** Start **
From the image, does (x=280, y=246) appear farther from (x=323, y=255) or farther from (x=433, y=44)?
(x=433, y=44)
** End **
** Start **
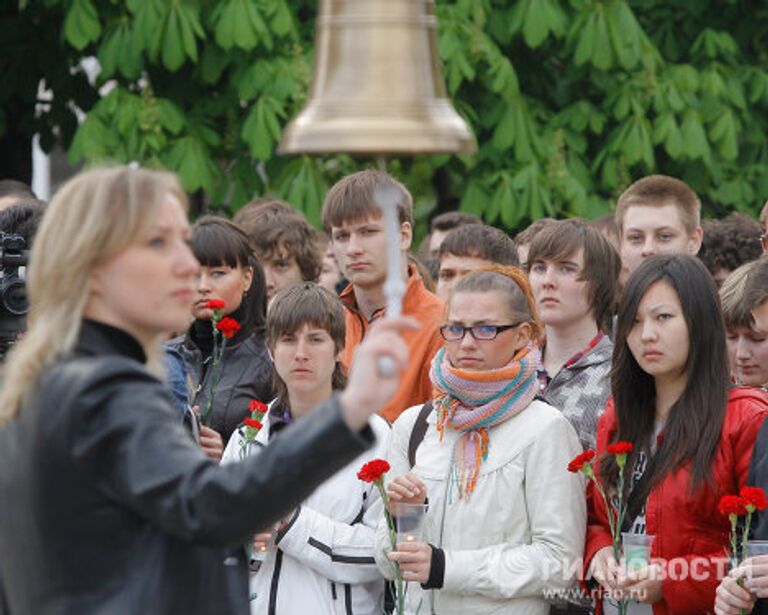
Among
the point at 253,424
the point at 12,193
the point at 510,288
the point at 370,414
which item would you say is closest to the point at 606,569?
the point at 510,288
** End **
** Start **
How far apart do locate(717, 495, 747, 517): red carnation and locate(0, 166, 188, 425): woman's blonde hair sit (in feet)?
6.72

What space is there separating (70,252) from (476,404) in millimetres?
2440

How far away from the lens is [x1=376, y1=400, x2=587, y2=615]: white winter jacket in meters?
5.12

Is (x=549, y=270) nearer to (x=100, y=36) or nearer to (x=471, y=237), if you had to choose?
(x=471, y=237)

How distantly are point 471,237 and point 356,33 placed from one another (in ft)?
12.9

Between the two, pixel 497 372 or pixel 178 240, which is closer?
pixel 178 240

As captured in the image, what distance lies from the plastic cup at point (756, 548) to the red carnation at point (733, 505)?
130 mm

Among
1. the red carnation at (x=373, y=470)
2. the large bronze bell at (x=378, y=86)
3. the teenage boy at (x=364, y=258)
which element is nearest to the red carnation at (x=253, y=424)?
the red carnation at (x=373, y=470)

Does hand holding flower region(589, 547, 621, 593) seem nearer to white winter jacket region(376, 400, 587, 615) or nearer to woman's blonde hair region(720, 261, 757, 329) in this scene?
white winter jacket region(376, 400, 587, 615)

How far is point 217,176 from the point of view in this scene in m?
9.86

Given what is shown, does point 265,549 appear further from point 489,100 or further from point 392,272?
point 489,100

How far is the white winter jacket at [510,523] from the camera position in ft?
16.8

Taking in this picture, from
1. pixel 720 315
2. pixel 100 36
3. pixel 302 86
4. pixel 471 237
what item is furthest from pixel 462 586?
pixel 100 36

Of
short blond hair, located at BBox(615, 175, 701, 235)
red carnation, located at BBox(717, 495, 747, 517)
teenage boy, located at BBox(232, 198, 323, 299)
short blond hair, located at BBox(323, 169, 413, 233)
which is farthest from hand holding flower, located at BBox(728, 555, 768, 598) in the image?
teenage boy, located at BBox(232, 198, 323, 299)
** End **
> [PROBLEM REQUIREMENTS] Copy out, in full, each line of the entries above that contains the word "flower".

> [RESPONSE FOR THIS EXERCISE]
Does hand holding flower region(589, 547, 621, 593) seem nearer to white winter jacket region(376, 400, 587, 615) or nearer to woman's blonde hair region(720, 261, 757, 329) in this scene?
which is farthest from hand holding flower, located at BBox(728, 555, 768, 598) in the image?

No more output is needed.